• [Extract to read]
=== Begin Enclosure ===
Overall Activity Status: With temperatures finally starting to dip late this week, deer activity should increase. Prior to that, warmer weather had daytime activity at a minimum, though a few hunters still witnessed some rut-related behavior. Neil Davies of Hornady traveled back to South Dakota for another reservation hunt, where he reported bucks were checking does, even if they weren’t too excited about it.
“Bucks were still sniffing and running does, but it was rather passive,” said Davies. “Young ones were still at it though. Did not see any breeding or fighting.”
Fighting: Davies experience mimics that of most other hunters I talked to, none of which noted any instances of bucks sparring.
Rubs and Scrape Making: Although several of my contacts reported bucks are still out cruising in search of that last hot doe, few deer are wasting energy by laying down significant sign. A buck might scent-check a scrape, but not with the kind of frequency he would have just two weeks ago. Concentrate on hunting field edges instead, especially high-protein fields such as corn and soybean, where deer are gathering to feed as winter approaches.
Daytime movement: I’ve only heard about a couple of instances of hunters encountering deer on their feet much past sunrise, and both were caused by coyotes bumping deer. In fact, coyote activity has been on a noticeable increase in the past week, which could signify the start of a severe winter. In South Dakota, Davies attributed the lack of his success to competition from coyotes.
“Watched the coyotes pack-up and kill a buck,” said Davies via e-mail. “What coyotes haven’t killed, they’ve chased out.”
Estrous signs: Of all my contacts, only Brad Lines reported any significant rut behavior last week. He took this fine mule deer while hunting in western Kansas, and considers the rut there to be in full swing.
“I noticed a significant amount of rutting occurring with both mule deer and whitetails,” said Lines. “Frankly, it was more rut activity than I’ve observed in the last 4 years of hunting that area.”
This is definitely an anomaly from what I’ve been hearing across the northern Great Plains, but it just illustrates how localized the rut can really be. A few hot does can turn an otherwise boring day in a late-season stand into a barn-burner. You just better hope you’re ready when it happens, because it can end just as quickly as it begins.
=== End Enclosure ===
[Saved data entries]
=== Begin Enclosure ===
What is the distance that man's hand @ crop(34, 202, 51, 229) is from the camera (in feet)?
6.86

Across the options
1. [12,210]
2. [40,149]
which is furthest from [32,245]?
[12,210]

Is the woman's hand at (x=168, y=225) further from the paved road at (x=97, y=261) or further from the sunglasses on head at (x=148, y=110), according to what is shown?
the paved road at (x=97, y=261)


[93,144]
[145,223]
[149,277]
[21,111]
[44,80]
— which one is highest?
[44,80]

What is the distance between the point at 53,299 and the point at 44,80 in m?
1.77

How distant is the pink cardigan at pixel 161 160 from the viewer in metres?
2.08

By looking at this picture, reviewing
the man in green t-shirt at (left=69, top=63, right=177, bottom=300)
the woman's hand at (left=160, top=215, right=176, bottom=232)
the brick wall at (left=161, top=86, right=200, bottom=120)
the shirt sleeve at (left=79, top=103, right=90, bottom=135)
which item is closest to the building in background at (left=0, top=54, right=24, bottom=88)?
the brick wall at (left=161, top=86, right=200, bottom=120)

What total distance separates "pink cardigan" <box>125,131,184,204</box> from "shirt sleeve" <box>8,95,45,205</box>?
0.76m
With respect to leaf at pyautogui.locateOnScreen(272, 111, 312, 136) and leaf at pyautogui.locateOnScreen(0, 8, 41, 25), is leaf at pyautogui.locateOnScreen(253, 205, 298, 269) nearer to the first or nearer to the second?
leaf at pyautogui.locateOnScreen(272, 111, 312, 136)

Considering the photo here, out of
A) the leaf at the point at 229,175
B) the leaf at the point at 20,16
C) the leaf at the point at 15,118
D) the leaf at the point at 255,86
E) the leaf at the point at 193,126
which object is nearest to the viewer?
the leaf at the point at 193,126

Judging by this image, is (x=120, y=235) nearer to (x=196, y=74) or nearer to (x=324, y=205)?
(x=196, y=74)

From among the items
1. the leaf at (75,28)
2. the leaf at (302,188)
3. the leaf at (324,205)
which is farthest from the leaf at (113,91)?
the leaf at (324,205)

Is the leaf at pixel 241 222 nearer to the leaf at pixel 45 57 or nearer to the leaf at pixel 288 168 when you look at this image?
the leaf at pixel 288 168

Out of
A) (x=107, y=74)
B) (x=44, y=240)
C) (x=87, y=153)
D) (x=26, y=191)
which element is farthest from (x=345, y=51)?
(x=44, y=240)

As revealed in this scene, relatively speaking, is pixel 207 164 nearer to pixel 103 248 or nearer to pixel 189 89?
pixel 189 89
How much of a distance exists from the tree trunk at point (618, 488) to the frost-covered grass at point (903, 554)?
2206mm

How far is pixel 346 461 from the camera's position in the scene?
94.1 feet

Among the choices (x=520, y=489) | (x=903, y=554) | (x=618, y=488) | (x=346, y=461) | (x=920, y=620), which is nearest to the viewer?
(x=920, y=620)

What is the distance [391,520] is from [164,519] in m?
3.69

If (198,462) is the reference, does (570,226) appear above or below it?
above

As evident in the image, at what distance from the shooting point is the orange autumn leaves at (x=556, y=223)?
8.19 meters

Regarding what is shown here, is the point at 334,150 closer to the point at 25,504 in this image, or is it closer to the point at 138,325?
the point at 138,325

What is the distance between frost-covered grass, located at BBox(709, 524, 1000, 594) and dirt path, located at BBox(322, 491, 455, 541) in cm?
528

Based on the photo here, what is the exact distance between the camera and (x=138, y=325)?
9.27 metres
=== End Enclosure ===
• [What you need to do]
(a) Reproduce the deer activity report word for word from "Daytime movement: I’ve" up to and including "competition from coyotes.".
(b) According to the deer activity report, where was Brad Lines hunting when he took the mule deer?

• [Responses by item number]
(a)
Daytime movement: I’ve only heard about a couple of instances of hunters encountering deer on their feet much past sunrise, and both were caused by coyotes bumping deer. In fact, coyote activity has been on a noticeable increase in the past week, which could signify the start of a severe winter. In South Dakota, Davies attributed the lack of his success to competition from coyotes.

(b) He was hunting in western Kansas.